> **Problem requirements**
Starting with the line that contains "From the selection" and going on through the line that contains "0.05 metres", change "shrub" to "bush" and give those lines again, with nothing else altered.

> **Dataset records**

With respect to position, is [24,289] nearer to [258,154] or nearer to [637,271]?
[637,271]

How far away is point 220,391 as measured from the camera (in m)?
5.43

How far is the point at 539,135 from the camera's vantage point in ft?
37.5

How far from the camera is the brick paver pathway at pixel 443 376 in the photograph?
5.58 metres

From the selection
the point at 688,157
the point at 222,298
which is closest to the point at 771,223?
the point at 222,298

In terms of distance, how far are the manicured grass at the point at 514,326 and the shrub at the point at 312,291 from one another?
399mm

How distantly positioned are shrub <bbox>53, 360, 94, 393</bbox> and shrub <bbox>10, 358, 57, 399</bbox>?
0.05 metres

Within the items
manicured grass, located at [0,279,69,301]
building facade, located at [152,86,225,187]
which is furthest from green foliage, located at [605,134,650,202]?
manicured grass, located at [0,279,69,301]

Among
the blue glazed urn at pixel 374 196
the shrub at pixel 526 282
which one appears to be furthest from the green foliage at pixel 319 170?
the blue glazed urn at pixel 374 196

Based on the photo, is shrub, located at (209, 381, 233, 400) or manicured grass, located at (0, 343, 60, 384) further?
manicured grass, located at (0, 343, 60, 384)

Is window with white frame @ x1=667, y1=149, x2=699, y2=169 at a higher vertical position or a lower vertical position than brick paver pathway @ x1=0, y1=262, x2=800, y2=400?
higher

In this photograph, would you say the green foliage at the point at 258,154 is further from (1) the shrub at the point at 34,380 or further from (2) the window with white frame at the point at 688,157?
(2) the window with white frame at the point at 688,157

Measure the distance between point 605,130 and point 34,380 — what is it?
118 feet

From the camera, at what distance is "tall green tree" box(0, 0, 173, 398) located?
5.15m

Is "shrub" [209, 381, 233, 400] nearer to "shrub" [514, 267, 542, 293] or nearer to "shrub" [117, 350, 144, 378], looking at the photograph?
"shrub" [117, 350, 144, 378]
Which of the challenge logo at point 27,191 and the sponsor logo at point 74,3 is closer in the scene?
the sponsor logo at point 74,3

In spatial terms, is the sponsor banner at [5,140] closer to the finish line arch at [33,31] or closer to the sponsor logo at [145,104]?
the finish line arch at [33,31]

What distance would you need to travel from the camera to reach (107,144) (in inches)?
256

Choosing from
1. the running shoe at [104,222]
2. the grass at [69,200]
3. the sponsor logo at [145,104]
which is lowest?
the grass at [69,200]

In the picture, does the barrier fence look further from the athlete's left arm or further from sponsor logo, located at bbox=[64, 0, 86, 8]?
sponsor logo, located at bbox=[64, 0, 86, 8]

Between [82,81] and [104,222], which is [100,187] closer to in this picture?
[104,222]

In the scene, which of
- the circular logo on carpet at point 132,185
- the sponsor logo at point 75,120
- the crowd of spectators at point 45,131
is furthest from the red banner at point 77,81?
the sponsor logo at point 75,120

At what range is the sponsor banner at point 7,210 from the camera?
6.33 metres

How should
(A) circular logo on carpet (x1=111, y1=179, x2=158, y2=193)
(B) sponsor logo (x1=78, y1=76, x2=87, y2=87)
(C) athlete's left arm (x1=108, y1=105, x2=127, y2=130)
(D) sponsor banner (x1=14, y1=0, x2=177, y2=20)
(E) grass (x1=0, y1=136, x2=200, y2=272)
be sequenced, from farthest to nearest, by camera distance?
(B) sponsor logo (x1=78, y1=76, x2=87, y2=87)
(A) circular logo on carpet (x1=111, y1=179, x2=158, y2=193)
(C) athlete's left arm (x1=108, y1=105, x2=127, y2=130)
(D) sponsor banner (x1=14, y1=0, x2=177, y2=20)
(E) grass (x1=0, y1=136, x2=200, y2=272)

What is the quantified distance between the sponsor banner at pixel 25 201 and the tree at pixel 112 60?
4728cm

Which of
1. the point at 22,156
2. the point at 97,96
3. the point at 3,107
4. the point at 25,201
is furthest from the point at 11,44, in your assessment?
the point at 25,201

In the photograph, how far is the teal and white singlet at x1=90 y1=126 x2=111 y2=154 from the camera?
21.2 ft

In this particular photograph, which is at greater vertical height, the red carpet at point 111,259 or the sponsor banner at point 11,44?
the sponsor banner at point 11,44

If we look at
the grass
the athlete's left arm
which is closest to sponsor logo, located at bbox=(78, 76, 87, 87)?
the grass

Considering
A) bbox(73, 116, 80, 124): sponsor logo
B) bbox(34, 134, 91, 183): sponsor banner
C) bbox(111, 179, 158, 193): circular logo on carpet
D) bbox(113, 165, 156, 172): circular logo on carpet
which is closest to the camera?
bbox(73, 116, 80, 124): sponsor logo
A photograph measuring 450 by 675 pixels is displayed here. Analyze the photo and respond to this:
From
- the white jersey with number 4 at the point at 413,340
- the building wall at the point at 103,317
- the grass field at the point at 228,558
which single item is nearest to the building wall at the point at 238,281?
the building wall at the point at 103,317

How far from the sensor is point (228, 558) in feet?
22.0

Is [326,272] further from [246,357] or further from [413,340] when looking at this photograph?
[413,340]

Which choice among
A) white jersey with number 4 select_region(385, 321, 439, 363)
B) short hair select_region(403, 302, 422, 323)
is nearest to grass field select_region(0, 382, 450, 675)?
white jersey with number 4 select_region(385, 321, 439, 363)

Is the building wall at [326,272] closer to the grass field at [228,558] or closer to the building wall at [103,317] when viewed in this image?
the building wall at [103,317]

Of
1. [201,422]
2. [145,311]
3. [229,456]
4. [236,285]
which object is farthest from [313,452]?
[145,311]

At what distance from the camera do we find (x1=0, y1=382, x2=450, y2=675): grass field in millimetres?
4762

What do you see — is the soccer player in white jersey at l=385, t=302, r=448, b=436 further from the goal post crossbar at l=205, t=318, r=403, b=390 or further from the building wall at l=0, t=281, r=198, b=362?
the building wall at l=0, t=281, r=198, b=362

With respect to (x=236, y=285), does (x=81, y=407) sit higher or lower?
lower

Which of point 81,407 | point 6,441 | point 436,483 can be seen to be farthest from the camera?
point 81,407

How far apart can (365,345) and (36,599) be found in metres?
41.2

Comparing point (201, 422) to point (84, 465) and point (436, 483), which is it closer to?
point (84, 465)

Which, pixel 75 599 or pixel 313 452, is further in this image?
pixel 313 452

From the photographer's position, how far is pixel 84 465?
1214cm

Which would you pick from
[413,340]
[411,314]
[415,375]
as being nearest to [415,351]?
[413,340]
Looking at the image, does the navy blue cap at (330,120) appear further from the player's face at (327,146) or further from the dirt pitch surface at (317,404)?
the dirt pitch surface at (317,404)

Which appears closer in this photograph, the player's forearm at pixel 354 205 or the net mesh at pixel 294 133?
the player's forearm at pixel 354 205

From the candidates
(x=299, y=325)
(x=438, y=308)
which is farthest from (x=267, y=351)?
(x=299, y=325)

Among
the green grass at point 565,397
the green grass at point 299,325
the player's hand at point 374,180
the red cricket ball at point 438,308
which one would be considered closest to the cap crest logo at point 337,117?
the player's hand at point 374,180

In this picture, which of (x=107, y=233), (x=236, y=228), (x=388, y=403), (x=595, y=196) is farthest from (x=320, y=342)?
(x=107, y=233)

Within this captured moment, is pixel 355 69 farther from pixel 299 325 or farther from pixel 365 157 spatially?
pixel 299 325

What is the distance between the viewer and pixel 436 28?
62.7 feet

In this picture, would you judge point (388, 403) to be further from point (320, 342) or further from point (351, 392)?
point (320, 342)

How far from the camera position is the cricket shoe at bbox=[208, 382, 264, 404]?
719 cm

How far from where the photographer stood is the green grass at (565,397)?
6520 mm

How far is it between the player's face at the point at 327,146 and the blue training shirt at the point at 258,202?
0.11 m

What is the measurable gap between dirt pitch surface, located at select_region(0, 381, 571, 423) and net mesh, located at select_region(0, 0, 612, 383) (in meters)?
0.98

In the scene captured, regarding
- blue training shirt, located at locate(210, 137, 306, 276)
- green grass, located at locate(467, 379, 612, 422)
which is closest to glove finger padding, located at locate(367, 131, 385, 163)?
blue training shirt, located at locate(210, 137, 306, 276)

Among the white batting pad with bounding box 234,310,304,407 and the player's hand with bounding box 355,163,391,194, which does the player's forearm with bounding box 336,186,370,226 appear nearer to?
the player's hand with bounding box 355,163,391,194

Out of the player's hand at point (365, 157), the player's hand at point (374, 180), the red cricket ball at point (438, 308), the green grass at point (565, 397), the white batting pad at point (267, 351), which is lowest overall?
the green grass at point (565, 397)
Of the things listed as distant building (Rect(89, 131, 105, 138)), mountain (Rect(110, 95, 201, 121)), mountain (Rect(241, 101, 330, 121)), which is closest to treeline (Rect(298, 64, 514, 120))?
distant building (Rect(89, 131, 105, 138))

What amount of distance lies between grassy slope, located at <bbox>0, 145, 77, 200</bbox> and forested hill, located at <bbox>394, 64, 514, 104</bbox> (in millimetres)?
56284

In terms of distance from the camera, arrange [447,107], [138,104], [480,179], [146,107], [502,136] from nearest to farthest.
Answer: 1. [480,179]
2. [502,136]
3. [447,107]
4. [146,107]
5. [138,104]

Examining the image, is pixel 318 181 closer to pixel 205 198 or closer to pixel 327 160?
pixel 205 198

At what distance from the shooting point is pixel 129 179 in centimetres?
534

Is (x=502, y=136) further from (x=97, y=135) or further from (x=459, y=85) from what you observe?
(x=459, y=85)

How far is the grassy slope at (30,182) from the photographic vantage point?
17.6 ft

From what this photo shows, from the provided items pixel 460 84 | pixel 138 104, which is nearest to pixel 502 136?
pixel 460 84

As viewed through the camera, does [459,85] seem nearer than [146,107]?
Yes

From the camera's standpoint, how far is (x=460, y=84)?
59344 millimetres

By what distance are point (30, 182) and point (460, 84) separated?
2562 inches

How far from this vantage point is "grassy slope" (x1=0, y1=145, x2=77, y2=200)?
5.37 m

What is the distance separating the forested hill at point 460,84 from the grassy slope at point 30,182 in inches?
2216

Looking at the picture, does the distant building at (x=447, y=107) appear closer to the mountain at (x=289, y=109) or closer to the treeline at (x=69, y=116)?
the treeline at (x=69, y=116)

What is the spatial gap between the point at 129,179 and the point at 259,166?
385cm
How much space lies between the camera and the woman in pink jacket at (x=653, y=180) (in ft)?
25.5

> **Task solution**
From the selection
the point at 688,157
the point at 222,298
which is closest to the point at 771,223?
the point at 222,298

In terms of distance, how far are the manicured grass at the point at 514,326 and the bush at the point at 312,291 from one another?
399mm

How distantly positioned are bush <bbox>53, 360, 94, 393</bbox> and bush <bbox>10, 358, 57, 399</bbox>?
0.05 metres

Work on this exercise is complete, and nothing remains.